Exercise requirements: Pictures stay out of the copy; output exactly the lines from the one containing "How much distance do" through the end of the material.

--------------------------------

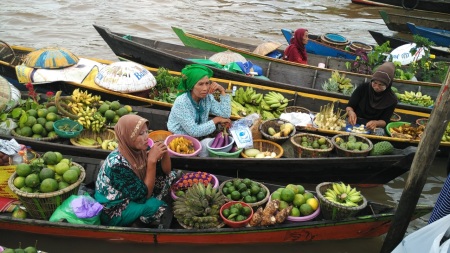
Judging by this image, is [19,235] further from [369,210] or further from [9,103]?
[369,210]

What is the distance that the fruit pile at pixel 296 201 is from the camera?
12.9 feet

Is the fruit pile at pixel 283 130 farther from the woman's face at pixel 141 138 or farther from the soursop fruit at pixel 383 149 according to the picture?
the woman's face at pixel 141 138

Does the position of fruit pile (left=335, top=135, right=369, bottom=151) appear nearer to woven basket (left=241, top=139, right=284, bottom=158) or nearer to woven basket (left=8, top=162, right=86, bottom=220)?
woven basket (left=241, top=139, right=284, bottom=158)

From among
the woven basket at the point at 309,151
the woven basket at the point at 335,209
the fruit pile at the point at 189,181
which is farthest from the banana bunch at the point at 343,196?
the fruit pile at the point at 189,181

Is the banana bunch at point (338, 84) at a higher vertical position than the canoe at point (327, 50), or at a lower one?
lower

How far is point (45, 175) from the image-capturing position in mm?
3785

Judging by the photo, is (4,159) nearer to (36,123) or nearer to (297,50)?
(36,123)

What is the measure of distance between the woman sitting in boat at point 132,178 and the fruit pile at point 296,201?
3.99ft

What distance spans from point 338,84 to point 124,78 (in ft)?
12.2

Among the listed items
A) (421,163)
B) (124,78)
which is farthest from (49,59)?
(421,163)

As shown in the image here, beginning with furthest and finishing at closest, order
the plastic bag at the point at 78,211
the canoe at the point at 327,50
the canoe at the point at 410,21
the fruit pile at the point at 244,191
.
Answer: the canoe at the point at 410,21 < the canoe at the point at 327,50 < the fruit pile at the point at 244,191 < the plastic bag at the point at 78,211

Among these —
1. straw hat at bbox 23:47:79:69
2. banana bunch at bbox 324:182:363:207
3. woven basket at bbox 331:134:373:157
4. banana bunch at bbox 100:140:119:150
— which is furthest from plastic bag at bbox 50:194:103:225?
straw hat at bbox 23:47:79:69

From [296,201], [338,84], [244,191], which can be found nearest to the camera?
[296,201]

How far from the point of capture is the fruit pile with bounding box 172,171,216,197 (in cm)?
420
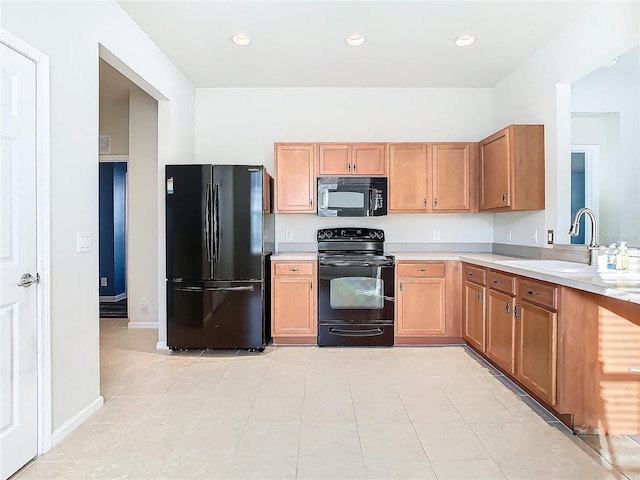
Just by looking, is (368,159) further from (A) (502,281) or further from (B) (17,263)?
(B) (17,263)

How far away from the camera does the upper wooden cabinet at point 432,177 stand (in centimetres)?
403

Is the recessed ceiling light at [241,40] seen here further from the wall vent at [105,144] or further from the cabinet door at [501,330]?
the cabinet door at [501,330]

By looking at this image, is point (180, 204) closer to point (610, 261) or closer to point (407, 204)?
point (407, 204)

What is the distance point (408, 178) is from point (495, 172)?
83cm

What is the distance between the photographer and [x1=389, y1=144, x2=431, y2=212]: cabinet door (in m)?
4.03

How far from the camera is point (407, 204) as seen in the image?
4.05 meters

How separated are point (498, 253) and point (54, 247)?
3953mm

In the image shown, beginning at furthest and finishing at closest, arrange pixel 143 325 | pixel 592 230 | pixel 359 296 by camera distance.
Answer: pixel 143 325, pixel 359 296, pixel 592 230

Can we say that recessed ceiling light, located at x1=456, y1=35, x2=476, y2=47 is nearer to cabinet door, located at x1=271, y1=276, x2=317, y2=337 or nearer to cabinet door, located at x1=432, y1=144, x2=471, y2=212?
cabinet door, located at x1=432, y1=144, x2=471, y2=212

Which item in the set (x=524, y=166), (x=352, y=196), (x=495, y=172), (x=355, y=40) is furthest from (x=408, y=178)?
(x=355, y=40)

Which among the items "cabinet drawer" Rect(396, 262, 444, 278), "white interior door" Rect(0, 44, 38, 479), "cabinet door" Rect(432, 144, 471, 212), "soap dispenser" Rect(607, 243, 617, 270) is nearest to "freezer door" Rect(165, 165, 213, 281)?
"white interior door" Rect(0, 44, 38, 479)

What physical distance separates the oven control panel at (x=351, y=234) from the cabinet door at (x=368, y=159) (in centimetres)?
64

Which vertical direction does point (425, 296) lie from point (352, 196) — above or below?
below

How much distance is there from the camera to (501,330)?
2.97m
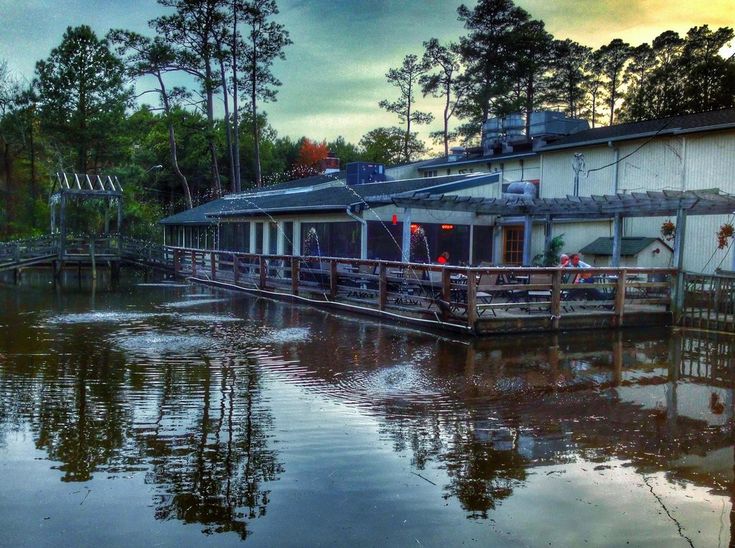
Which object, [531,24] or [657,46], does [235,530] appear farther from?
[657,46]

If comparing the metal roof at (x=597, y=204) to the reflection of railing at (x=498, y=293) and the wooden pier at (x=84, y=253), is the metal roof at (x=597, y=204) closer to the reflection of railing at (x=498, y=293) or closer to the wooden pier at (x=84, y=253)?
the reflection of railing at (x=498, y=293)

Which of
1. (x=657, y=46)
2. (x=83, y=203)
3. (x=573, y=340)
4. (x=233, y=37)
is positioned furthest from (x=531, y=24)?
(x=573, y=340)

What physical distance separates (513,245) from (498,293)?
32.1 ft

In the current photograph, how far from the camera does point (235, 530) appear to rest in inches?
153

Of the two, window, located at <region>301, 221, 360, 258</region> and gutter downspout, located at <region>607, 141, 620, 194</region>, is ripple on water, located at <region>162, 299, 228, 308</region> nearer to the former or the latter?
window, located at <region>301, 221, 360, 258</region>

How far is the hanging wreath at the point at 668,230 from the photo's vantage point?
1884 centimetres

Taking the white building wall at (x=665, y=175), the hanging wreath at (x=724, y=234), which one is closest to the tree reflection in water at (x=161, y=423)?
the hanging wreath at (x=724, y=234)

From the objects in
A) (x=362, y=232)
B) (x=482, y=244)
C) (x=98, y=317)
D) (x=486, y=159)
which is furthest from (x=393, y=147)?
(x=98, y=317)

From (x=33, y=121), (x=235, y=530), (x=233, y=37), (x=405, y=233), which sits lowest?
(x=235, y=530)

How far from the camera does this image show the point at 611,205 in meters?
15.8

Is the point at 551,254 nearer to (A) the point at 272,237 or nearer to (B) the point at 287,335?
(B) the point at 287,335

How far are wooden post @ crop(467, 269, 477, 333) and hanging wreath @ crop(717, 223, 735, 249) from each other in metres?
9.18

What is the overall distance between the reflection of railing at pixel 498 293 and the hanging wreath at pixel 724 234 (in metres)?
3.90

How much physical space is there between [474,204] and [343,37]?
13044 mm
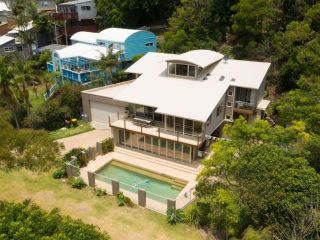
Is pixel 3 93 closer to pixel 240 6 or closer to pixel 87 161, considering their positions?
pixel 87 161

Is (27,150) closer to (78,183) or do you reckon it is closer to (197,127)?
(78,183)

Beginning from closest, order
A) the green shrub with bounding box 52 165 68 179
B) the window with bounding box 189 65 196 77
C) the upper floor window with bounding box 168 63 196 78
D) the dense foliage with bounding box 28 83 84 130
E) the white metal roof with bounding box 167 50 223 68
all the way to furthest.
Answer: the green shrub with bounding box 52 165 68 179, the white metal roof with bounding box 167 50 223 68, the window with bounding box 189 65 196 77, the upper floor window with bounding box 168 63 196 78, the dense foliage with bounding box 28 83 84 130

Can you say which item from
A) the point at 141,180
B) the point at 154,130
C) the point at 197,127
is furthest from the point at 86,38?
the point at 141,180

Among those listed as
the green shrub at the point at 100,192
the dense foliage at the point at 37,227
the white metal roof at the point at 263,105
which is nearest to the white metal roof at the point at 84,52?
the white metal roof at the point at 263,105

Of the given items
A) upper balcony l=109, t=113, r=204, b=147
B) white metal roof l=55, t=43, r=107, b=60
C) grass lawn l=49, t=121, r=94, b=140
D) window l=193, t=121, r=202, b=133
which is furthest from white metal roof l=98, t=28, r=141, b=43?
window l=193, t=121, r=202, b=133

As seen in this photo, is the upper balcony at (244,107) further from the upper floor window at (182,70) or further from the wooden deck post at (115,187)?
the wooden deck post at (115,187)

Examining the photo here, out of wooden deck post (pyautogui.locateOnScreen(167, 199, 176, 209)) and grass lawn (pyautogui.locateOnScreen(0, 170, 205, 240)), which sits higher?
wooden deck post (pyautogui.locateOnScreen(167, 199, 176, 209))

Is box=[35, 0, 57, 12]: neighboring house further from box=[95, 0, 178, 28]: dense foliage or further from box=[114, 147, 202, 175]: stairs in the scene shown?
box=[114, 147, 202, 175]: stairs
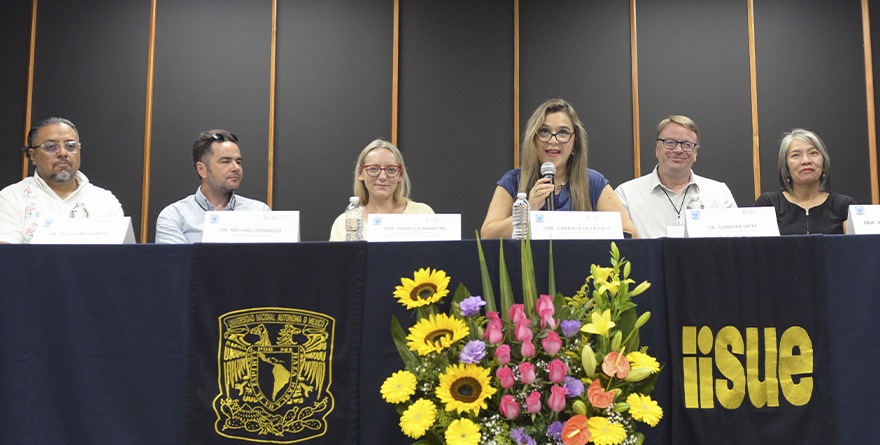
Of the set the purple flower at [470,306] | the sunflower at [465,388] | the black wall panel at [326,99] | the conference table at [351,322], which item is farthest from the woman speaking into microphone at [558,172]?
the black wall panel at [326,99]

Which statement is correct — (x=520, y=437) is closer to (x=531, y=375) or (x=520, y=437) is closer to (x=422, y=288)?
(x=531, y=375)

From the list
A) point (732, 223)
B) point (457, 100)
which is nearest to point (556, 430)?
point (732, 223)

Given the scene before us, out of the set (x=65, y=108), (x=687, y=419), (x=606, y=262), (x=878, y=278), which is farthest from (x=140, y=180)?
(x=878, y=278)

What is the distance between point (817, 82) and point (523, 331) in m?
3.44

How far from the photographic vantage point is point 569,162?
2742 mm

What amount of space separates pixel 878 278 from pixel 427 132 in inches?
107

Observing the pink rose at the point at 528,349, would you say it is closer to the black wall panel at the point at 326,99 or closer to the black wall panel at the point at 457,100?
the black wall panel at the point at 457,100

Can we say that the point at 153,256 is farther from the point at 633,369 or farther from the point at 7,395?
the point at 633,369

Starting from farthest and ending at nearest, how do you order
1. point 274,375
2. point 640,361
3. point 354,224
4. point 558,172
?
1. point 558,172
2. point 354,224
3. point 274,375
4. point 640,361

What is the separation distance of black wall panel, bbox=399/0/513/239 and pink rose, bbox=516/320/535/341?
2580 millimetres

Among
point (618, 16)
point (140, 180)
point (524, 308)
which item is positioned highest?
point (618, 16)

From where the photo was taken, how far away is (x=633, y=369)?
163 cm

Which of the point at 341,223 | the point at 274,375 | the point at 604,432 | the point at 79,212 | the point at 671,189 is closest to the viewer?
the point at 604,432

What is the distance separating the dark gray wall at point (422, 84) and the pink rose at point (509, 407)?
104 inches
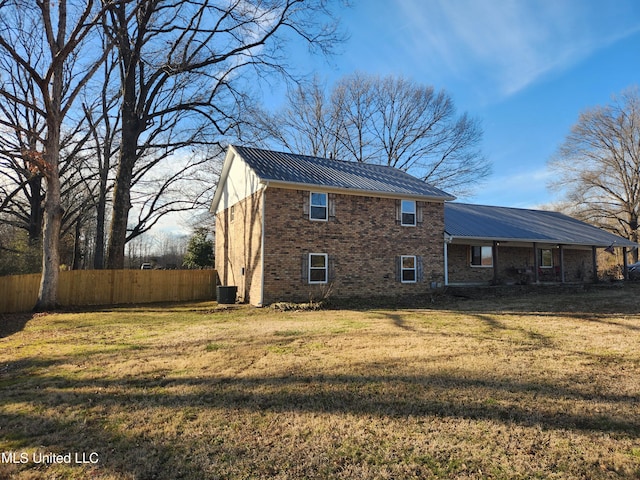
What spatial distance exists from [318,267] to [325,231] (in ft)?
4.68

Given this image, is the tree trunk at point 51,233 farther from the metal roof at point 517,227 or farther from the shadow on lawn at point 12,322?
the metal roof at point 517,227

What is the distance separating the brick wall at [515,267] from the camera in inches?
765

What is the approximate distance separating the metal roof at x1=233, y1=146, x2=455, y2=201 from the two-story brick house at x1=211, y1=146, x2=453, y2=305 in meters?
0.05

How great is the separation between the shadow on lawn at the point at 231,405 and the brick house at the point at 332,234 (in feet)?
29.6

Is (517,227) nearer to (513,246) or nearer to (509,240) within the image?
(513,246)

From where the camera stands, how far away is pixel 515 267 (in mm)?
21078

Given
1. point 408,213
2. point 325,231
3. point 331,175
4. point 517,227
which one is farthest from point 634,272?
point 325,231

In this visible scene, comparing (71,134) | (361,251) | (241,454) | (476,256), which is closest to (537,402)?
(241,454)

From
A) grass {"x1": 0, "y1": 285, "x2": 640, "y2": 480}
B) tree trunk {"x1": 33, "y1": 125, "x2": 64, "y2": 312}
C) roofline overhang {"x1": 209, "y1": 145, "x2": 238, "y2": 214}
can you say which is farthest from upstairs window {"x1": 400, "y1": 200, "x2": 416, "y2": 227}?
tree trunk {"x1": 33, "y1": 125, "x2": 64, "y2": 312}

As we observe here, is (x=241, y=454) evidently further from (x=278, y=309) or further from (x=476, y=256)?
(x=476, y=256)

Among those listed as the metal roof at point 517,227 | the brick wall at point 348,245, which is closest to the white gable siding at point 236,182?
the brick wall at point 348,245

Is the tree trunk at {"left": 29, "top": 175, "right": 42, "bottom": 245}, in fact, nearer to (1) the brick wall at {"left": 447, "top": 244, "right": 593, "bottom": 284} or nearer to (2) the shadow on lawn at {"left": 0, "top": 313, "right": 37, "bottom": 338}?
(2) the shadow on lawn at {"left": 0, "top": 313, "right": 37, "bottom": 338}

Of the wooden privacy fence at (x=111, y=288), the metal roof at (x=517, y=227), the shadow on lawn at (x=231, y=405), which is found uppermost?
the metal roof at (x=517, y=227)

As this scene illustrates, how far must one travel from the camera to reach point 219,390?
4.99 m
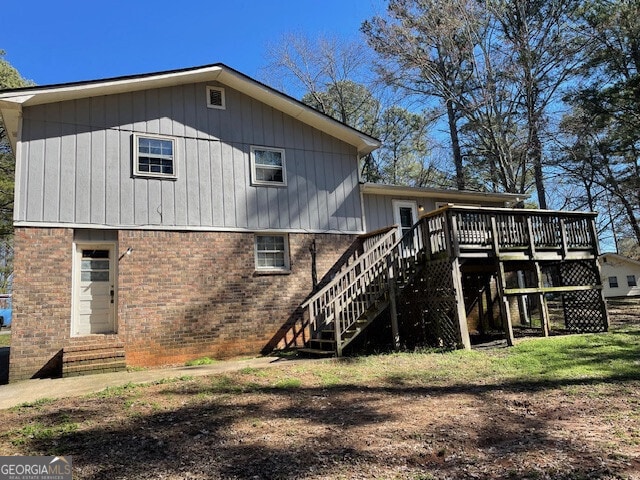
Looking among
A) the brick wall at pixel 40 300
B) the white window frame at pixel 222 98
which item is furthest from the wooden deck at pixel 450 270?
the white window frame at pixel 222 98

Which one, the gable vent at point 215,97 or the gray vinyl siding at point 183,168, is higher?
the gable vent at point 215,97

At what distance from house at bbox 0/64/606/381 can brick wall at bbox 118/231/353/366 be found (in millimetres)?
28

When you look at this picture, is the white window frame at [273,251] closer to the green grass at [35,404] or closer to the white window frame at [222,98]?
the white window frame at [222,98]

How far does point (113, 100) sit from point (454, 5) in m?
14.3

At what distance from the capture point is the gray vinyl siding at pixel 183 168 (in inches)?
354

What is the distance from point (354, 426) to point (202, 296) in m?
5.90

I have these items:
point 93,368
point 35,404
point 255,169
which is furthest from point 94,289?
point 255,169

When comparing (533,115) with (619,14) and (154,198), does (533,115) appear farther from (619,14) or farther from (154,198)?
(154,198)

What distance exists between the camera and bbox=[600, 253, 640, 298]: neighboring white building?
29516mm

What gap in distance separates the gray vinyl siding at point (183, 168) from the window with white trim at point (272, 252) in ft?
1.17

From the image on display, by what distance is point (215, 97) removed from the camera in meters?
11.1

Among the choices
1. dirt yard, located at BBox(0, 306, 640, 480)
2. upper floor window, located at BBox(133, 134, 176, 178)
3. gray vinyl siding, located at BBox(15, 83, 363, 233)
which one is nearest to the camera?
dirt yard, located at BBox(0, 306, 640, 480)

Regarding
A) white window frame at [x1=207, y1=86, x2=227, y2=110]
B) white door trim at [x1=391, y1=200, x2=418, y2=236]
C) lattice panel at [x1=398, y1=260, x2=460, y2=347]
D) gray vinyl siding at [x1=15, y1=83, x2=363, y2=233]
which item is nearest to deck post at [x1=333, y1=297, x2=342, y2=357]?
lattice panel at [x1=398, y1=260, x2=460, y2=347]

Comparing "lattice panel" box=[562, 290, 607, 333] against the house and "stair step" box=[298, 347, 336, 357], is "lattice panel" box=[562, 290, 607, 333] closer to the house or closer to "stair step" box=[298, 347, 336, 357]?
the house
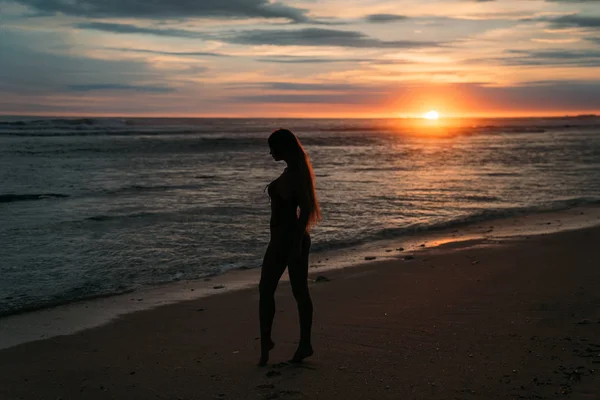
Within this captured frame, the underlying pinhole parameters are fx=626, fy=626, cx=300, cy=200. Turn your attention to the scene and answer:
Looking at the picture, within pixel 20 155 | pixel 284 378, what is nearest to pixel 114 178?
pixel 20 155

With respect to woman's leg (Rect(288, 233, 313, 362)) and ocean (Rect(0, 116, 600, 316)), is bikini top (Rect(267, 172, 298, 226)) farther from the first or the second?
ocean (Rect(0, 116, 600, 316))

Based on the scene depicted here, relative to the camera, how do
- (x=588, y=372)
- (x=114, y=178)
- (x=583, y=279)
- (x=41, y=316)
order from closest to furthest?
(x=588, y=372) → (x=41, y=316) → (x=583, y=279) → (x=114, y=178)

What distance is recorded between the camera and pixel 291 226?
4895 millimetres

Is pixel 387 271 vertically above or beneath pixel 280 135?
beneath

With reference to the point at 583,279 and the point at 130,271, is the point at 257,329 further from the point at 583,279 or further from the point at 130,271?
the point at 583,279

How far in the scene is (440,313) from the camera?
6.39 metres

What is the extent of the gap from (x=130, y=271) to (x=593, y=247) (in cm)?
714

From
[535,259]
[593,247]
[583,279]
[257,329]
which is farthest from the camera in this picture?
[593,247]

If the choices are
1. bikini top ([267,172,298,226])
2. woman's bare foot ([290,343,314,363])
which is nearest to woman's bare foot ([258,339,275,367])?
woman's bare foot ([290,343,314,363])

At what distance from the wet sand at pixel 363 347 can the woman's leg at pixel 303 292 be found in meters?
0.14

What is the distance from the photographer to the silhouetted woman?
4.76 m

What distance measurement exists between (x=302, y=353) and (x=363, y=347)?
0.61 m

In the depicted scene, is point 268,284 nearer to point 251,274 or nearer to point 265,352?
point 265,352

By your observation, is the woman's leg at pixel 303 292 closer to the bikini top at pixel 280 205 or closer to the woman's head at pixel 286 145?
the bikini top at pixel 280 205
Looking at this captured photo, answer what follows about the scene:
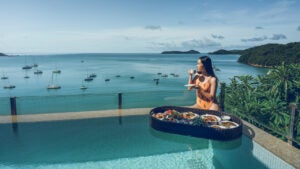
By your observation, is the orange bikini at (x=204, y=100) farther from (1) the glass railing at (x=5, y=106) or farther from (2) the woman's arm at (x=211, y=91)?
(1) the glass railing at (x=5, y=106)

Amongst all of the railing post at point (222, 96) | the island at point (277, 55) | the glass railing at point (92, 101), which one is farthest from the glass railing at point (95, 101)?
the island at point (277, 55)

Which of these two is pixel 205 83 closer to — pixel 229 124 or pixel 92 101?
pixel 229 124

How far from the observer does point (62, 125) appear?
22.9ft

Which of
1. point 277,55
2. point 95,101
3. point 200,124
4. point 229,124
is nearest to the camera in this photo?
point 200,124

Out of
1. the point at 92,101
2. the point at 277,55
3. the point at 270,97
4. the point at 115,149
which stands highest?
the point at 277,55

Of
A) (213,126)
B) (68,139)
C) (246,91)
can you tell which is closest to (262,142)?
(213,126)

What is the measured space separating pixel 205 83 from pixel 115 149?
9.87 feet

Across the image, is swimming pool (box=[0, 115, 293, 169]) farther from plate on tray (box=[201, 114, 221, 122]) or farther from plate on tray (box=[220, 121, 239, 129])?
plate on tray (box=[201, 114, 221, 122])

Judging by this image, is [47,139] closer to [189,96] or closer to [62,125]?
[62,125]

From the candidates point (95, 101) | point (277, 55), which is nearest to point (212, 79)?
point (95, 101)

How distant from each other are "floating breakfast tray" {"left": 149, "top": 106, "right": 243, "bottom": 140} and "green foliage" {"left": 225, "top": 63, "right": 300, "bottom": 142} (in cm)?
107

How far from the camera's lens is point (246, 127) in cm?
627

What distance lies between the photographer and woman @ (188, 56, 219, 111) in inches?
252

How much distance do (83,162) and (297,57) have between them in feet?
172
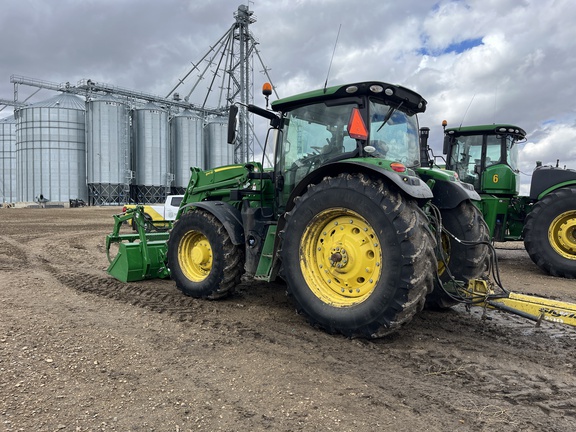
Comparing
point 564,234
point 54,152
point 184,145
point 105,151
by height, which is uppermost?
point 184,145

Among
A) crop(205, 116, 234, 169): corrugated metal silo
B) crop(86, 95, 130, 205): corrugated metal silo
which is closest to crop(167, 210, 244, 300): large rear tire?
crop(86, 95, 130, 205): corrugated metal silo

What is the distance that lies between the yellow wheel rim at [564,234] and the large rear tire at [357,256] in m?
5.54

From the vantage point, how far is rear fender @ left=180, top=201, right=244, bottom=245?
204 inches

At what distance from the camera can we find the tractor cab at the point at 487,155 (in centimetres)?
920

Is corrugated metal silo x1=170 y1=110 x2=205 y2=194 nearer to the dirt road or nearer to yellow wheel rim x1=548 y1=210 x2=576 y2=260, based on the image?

--------------------------------

Solved exercise:
How much distance do (83,162) and (297,57) have between them in feet?
172
Comparing
point 564,234
point 54,152
point 184,145
point 105,151
by height, which is uppermost?
point 184,145

Among
A) crop(205, 116, 234, 169): corrugated metal silo
B) crop(86, 95, 130, 205): corrugated metal silo
which is closest to crop(167, 210, 244, 300): large rear tire?
crop(86, 95, 130, 205): corrugated metal silo

What is the distance that lies between the yellow wheel rim at [564,234] and the large rear tire at [357,256] in m?
5.54

From the vantage point, how far is rear fender @ left=180, top=201, right=244, bottom=245?
204 inches

At what distance from the camera can we find the tractor cab at the point at 487,155 (in centimetres)?
920

Is corrugated metal silo x1=170 y1=110 x2=205 y2=194 nearer to the dirt road or nearer to yellow wheel rim x1=548 y1=210 x2=576 y2=260, based on the image?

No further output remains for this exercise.